|[October 23, 2013]
Chicago Booth/Kellogg School Financial Trust Index Holds Steady, September Survey Also Reveals Public Sentiment on Federal Reserve
CHICAGO --(Business Wire)--
Americans are feeling pretty positive about places they can put their
money according to the latest data from the Chicago Booth/Kellogg School Financial
"The Financial Trust Index is holding steady, in line with stable
expectations about future housing prices and stock market performance,"
says co-author Luigi
Zingales, the Robert C. McCormack Professor of Entrepreneurship and
Finance and the David G. Booth Faculty Fellow of the University
of Chicago Booth School of Business.
The quarterly survey-which has been tracking trust across key financial
institutions for the last five years-expanded its scope for this 20th
report to include sentiment about the Federal Reserve, including
outgoing chai, Ben Bernanke. Co-author Paola Sapienza, the Merrill
Lynch Capital Markets Research professor of finance at the Kellogg
School of Management at Northwestern University reports, "We found
that 56 percent of respondents were favorable to Bernanke's performance
as chairman of the Federal Reserve-eight percent were very favorable, in
fact-while 17 percent were very unfavorable."

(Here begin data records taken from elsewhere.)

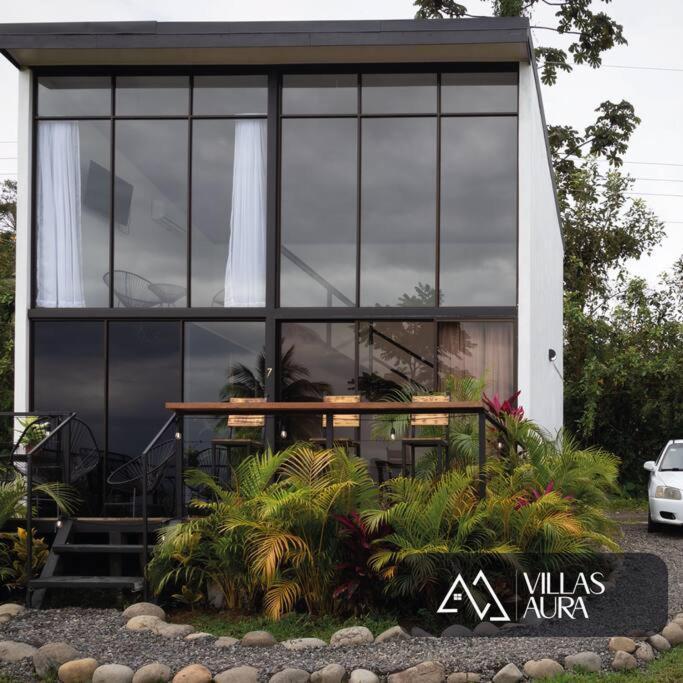 Villa Aura La Fortuna Exterior photo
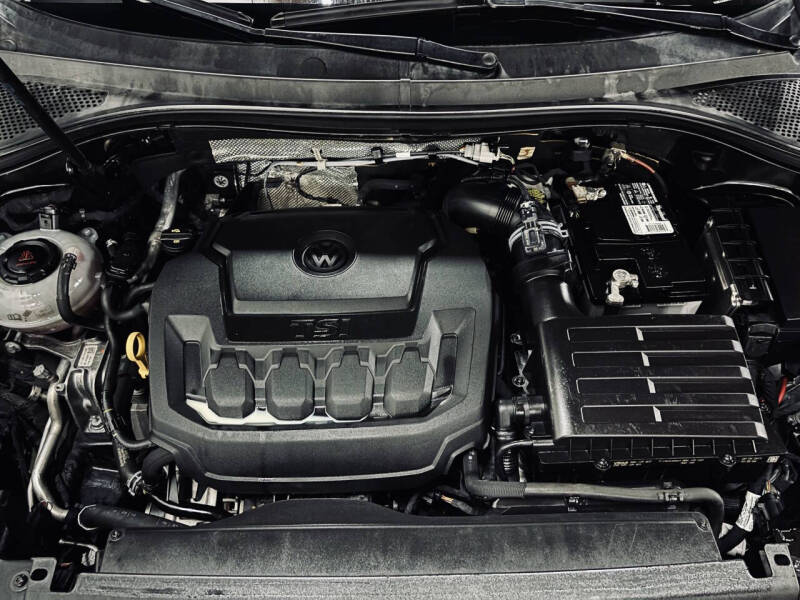 2020 Volkswagen Tiguan SE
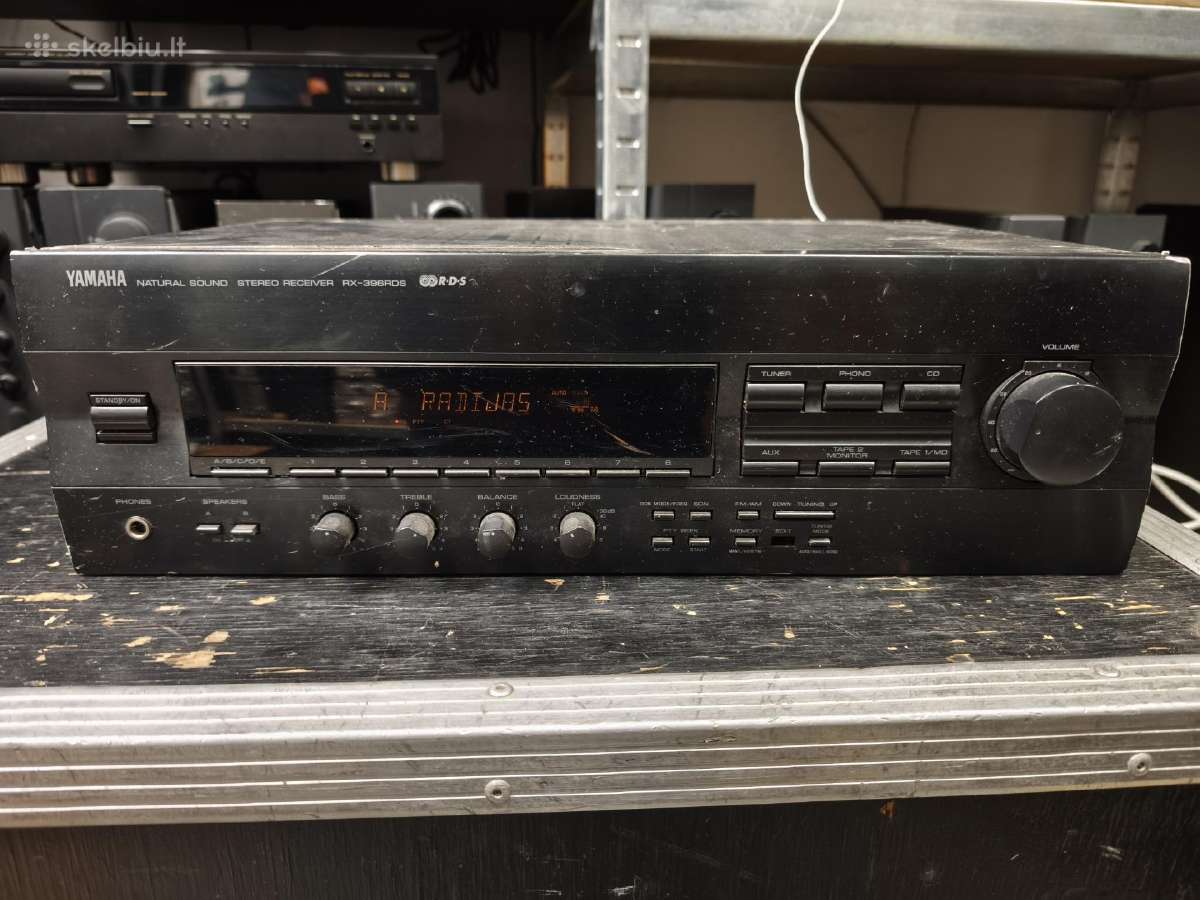 JVC rx 5052 - nuotraukos Nr. 9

The survey was done at the end of September, just prior to President
Obama's nomination on October 9, 2013, of Janet Yellen to take over the
post. With Bernanke's term coming to a close, Zingales says, "We asked a
survey subset-727 respondents who said they're familiar with Fed
policy-about the most important characteristics a new Fed chairperson
should have. The two most important qualities they cited were
'Credibility' (42 percent of respondents) and the 'Ability to foresee
economic trends' (41 percent)."
While only one percent of respondents chose 'Honesty/Integrity' as
essential for the next leader of the Federal Reserve, Zingales points
out, "This doesn't necessarily mean the public doesn't value honesty.
But rather, in light of the jolts to the financial world in recent
years, people may feel that it's paramount that the next Fed chair be
credible and able to accurately predict economic trends."

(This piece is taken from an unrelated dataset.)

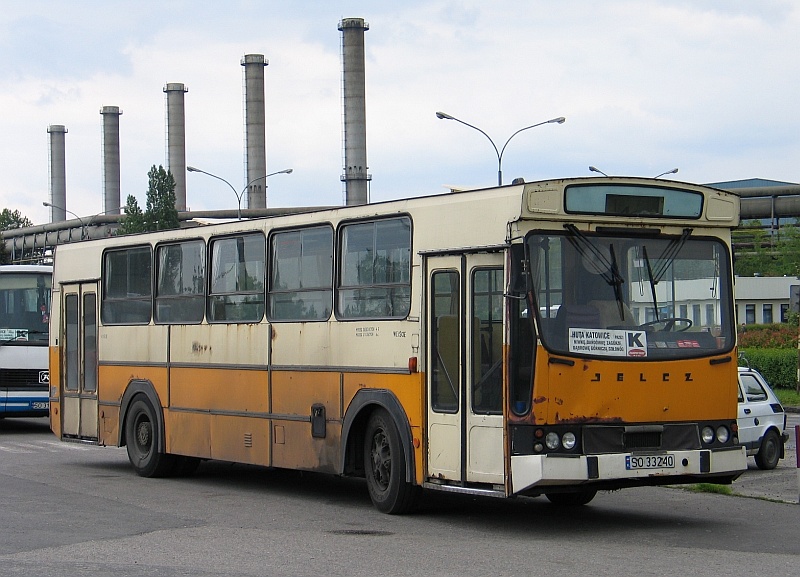 Jelcz L11/2 #SO 33240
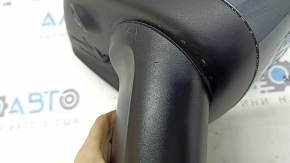 Ansamblu oglindă retrovizoare dreapta pentru Volvo XC90 16-23, 15+4 pini, semnalizare, încălzită, antiorbire automată, BSM, cameră, grafit, zgârieturi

Regarding broader impacts on the economy, Sapienza explains, "Within
this group familiar with Fed policies, 63 percent are concerned that
current Fed strategy will lead to higher inflation, while 30 percent do
not share that concern." When asked about Fed performance in regulating
banks, Sapienza says that within this same subset, "58 percent think the
Federal Reserve has been too lenient, 30 percent said it was just about
right, and the remaining 12 percent believe the Fed's been too tough."
The Chicago Booth/Kellogg School Financial Trust Index is a
quarterly measure of public opinion tracking attitudes toward financial
institutions-banks, credit unions, the stock market, mutual funds,
insurance companies and large corporations. The data provides a gauge of
how much trust Americans have in the places they can invest their money.

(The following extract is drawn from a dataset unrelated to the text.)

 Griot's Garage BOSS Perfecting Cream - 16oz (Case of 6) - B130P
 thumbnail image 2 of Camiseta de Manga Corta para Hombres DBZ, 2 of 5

ABOUT THE SURVEY: The survey was conducted for the Financial
Trust Index by Social Science Research Solutions (www.ssrs.com),
an independent research company, from September 19, 2013 to September
26, 2013, via telephone. A total of 1,027 individuals who make household
financial decisions were interviewed, with a margin of error for total
respondents of +/-3.46 % at the 95% confidence level.